L’effet de chaque pas qui pourrait entraîner un changement dans le milieu des chaînes d’approvisionnement doit aussi être compris par les corporations se trouvant dans la mire du RFAQ. Ruth Vachon croit qu’elles sont prêtes à faire ce saut. « Si les grandes entreprises veulent faire changer les choses, elles y parviendront, car ce sont elles qui ont le choix », avance la p.-d.g. Elles peuvent par exemple décider de partager leurs appels d’offres sur des canaux plus diversifiés afin d’aller chercher des entreprises intéressantes qui appartiennent à des femmes. C’est un chemin rapide pour passer à l’action, croit-elle.

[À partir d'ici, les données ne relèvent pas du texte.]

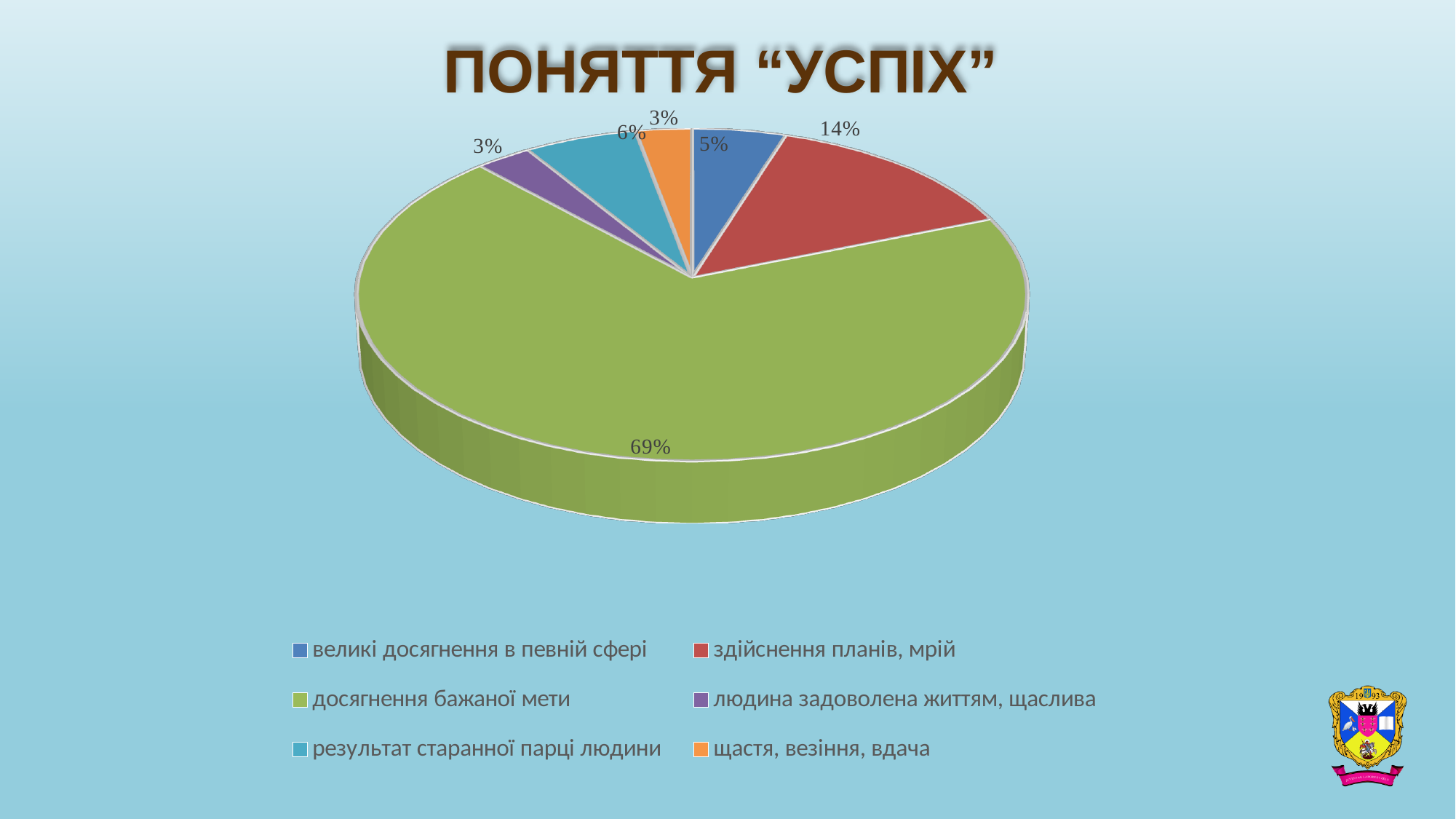
What is the title of the chart? ПОНЯТТЯ "УСПІХ" What is the value for "щастя, везіння, вдача"? 3% What is the value for "великі досягнення в певній сфері"? 5% What colour is the slice for "здійснення планів, мрій"? red Which category has the largest share of the pie? досягнення бажаної мети What share of the pie is "досягнення бажаної мети"? 69% What kind of chart is shown on the slide? pie chart What is the value for "результат старанної парці людини"? 6% Which is larger: the share for "результат старанної парці людини" or the share for "людина задоволена життям, щаслива"? результат старанної парці людини What is the value for "здійснення планів, мрій"? 14% What is the difference between the shares for "здійснення планів, мрій" and "великі досягнення в певній сфері"? 9% How many slices does the pie chart have? 6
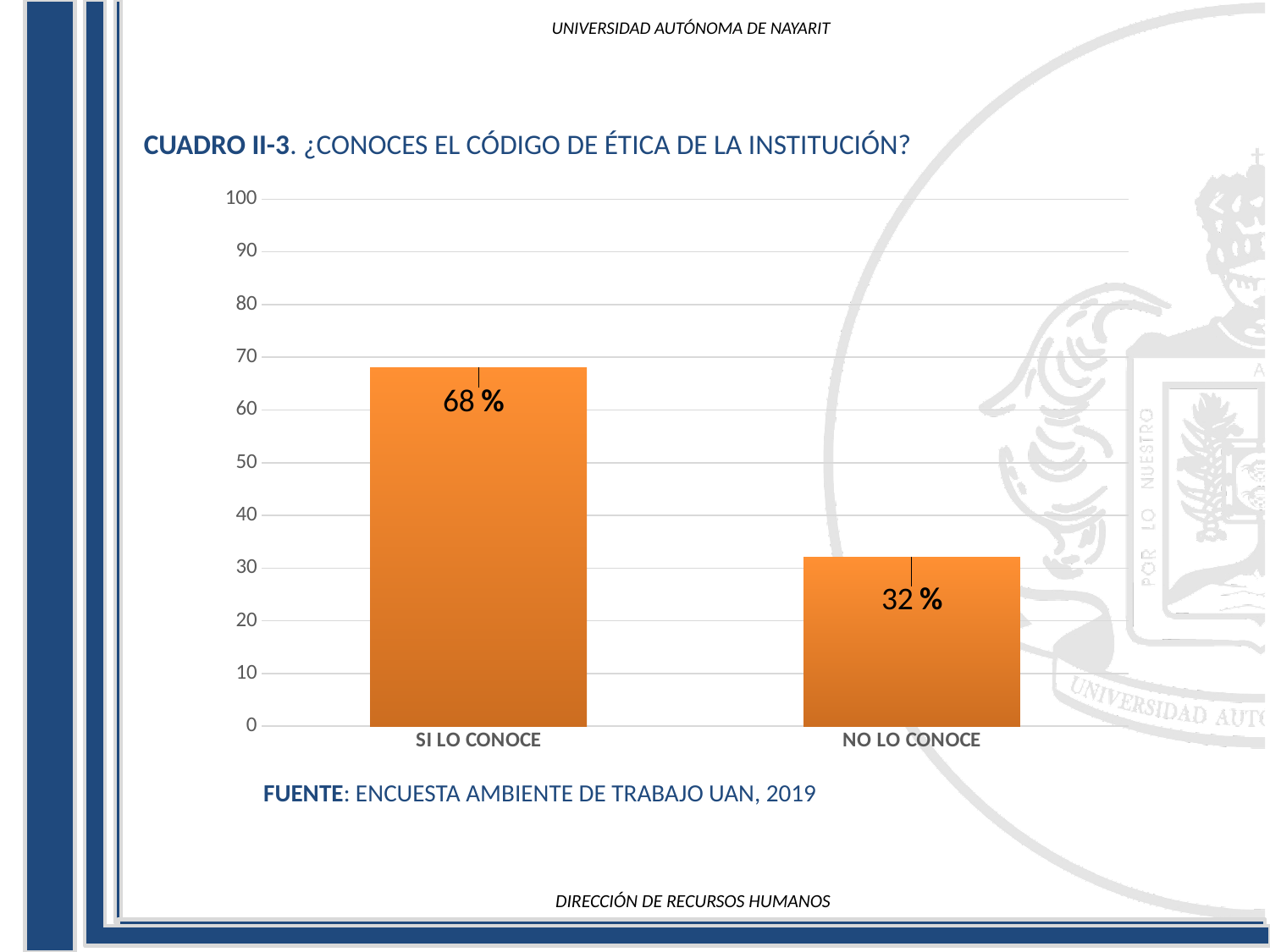
What is the difference between the values for SI LO CONOCE and NO LO CONOCE? 36 % How many categories are shown on the chart? 2 Is the value for NO LO CONOCE greater or less than 40? less Which category has the highest value? SI LO CONOCE What is the title of the chart? CUADRO II-3. ¿CONOCES EL CÓDIGO DE ÉTICA DE LA INSTITUCIÓN? What is the value for NO LO CONOCE? 32 % Is the value for SI LO CONOCE greater or less than 60? greater What is the source cited below the chart? ENCUESTA AMBIENTE DE TRABAJO UAN, 2019 What is the value for SI LO CONOCE? 68 % Which category has the lowest value? NO LO CONOCE Which is larger, the value for SI LO CONOCE or the value for NO LO CONOCE? SI LO CONOCE What kind of chart is shown on the slide? bar chart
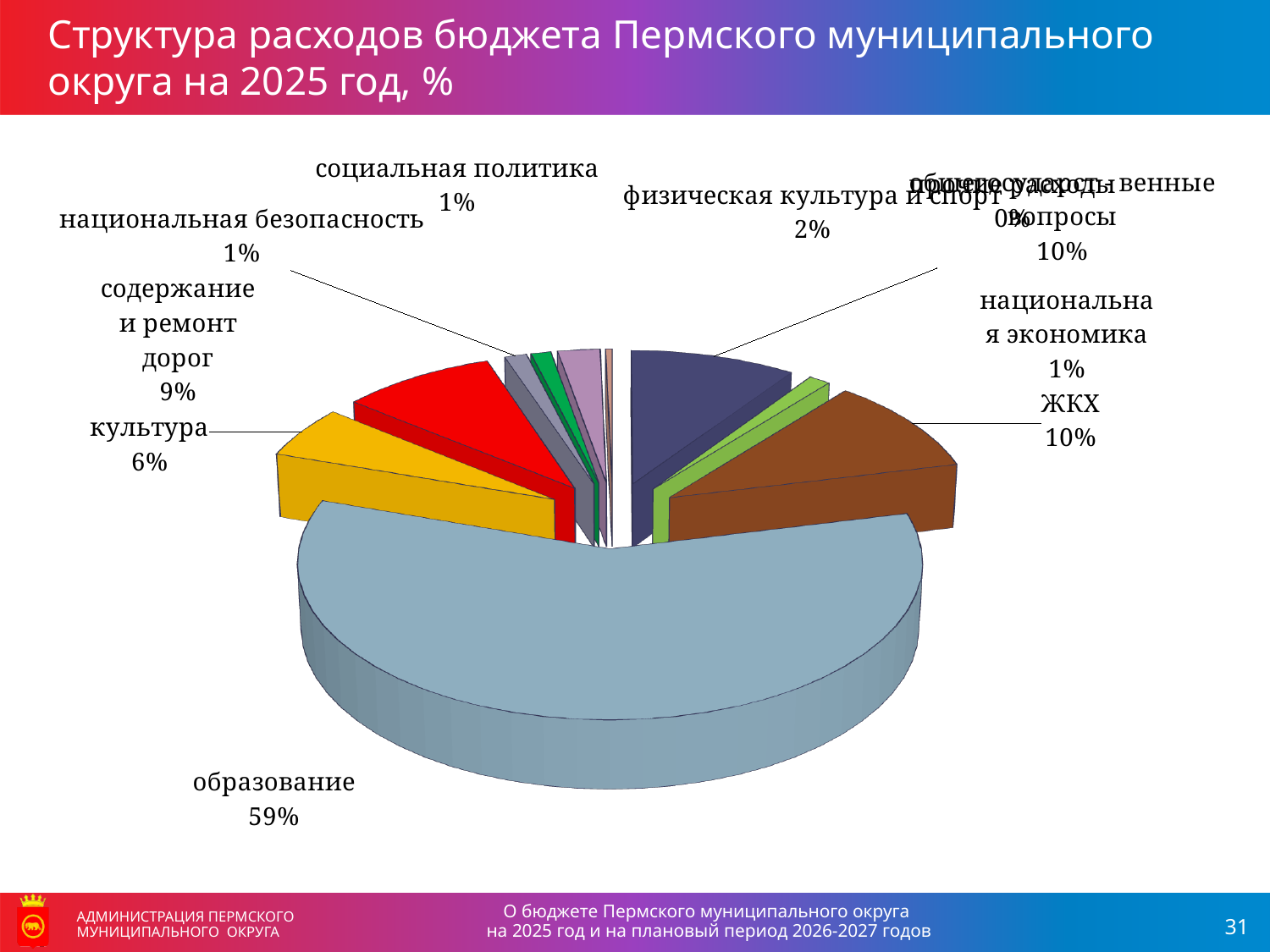
Which category has the largest share of the pie? образование What type of chart is shown on the slide? Pie chart What is the value shown for национальная безопасность? 1% What share of the budget expenditure goes to образование? 59% By how many percentage points does образование exceed ЖКХ? 49 Which is larger: культура or содержание и ремонт дорог? содержание и ремонт дорог What is the value shown for физическая культура и спорт? 2% What is the title of the chart on the slide? Структура расходов бюджета Пермского муниципального округа на 2025 год, % By how many percentage points does содержание и ремонт дорог exceed культура? 3 What is the value shown for ЖКХ? 10% What is the value shown for содержание и ремонт дорог? 9% What is the value shown for культура? 6%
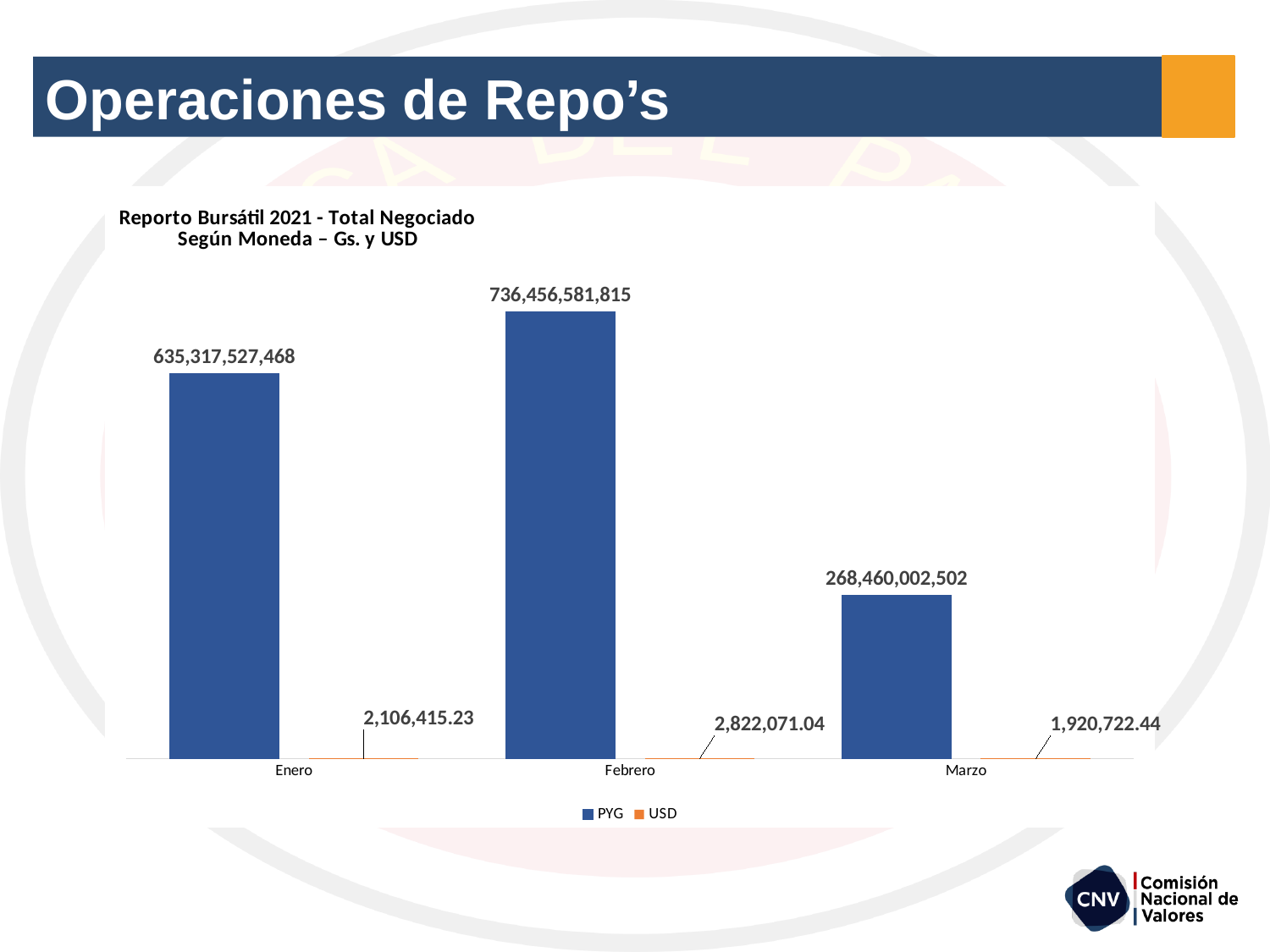
What is the USD value for Marzo? 1,920,722.44 Which month has the highest PYG value? Febrero How many months are shown on the x axis? 3 What is the PYG value for Enero? 635,317,527,468 What is the USD value for Enero? 2,106,415.23 Which month has the lowest USD value? Marzo What is the difference between the USD values for Febrero and Marzo? 901,348.60 What is the difference between the PYG values for Febrero and Enero? 101,139,054,347 How many series does the legend list? 2 Which is larger, the PYG value for Enero or the PYG value for Marzo? Enero What is the PYG value for Febrero? 736,456,581,815 What kind of chart is shown on the slide? Bar chart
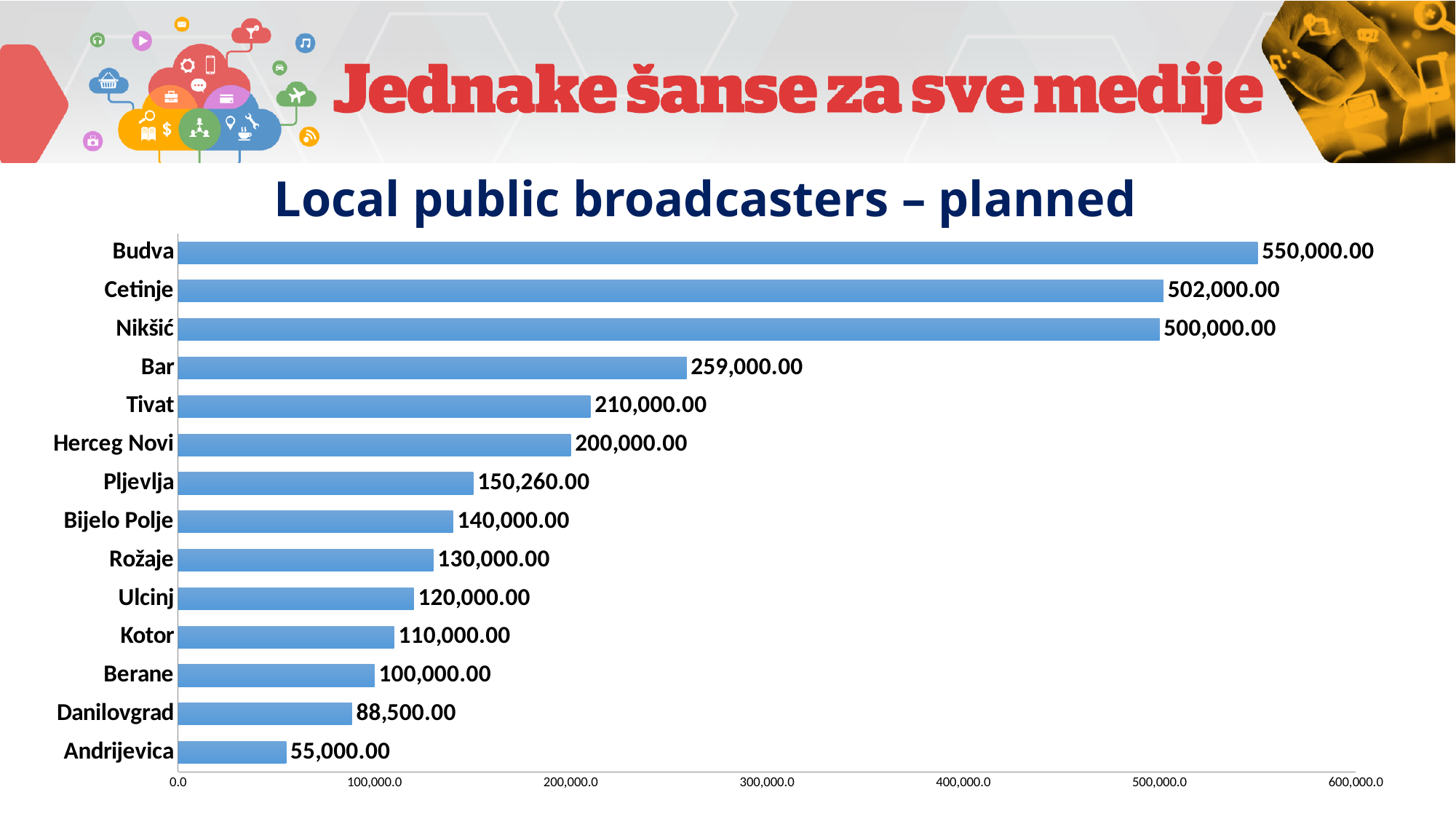
Which local public broadcaster has the highest planned value? Budva What is the difference between the planned values for Budva and Nikšić? 50,000.00 Which local public broadcaster has the lowest planned value? Andrijevica What kind of chart is shown on the slide? bar chart What is the difference between the planned values for Bar and Tivat? 49,000.00 Which has a larger planned value, Herceg Novi or Bar? Bar What is the planned value for Budva? 550,000.00 What is the planned value for Danilovgrad? 88,500.00 What is the title of the chart? Local public broadcasters – planned What is the planned value for Pljevlja? 150,260.00 How many local public broadcasters are shown in the chart? 14 Is the planned value for Rožaje greater or less than 200,000.0? less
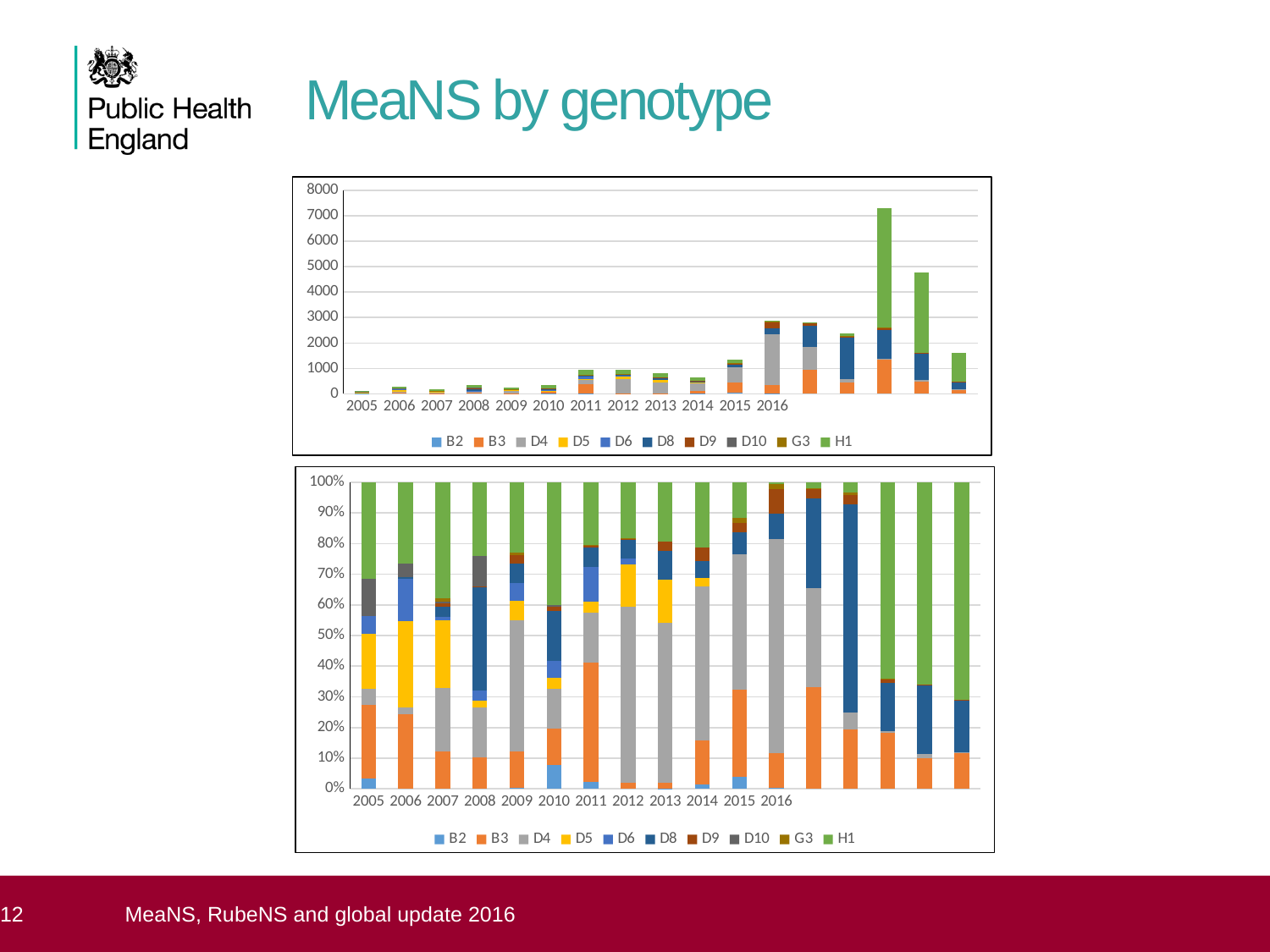
How many series does the legend of the top chart list? 10 In the bottom chart, is the H1 share for 2016 greater or less than 10%? less What kind of chart is the top chart on the slide? Stacked bar chart In the bottom chart, is the H1 share for 2010 greater or less than 30%? greater In the top chart, among the years labelled 2005 to 2016, which year has the tallest bar? 2016 In the top chart, do the bar totals generally rise or fall from 2005 to 2016? rise In the top chart, which bar is taller, 2016 or 2015? 2016 In the top chart, is the total bar height for 2016 greater or less than 2000? greater What colour represents the H1 series in the legends? Green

En 2023, au Canada, 18 % des entreprises appartenaient majoritairement à des femmes, alors qu’en 2017, elles n’étaient que 15,6 %, cite Ruth Vachon, en s’appuyant sur une étude intitulée État des lieux de l’entrepreneuriat féminin au Canada 2023. Une hausse qui est synonyme de progrès, selon elle. « Des initiatives comme la nôtre sur la diversification des chaînes d’approvisionnement jouent beaucoup. De plus en plus d’acteurs en parlent. Les plus grandes entreprises sont de plus en plus au courant de ce défi. De plus en plus de gens d’affaires prennent conscience que les femmes entrepreneures ont besoin d’accompagnement parce qu’elles sont encore peu nombreuses à être déjà sur le terrain. Ça prend quelqu’un pour les sortir de leur cachette », conclut-elle.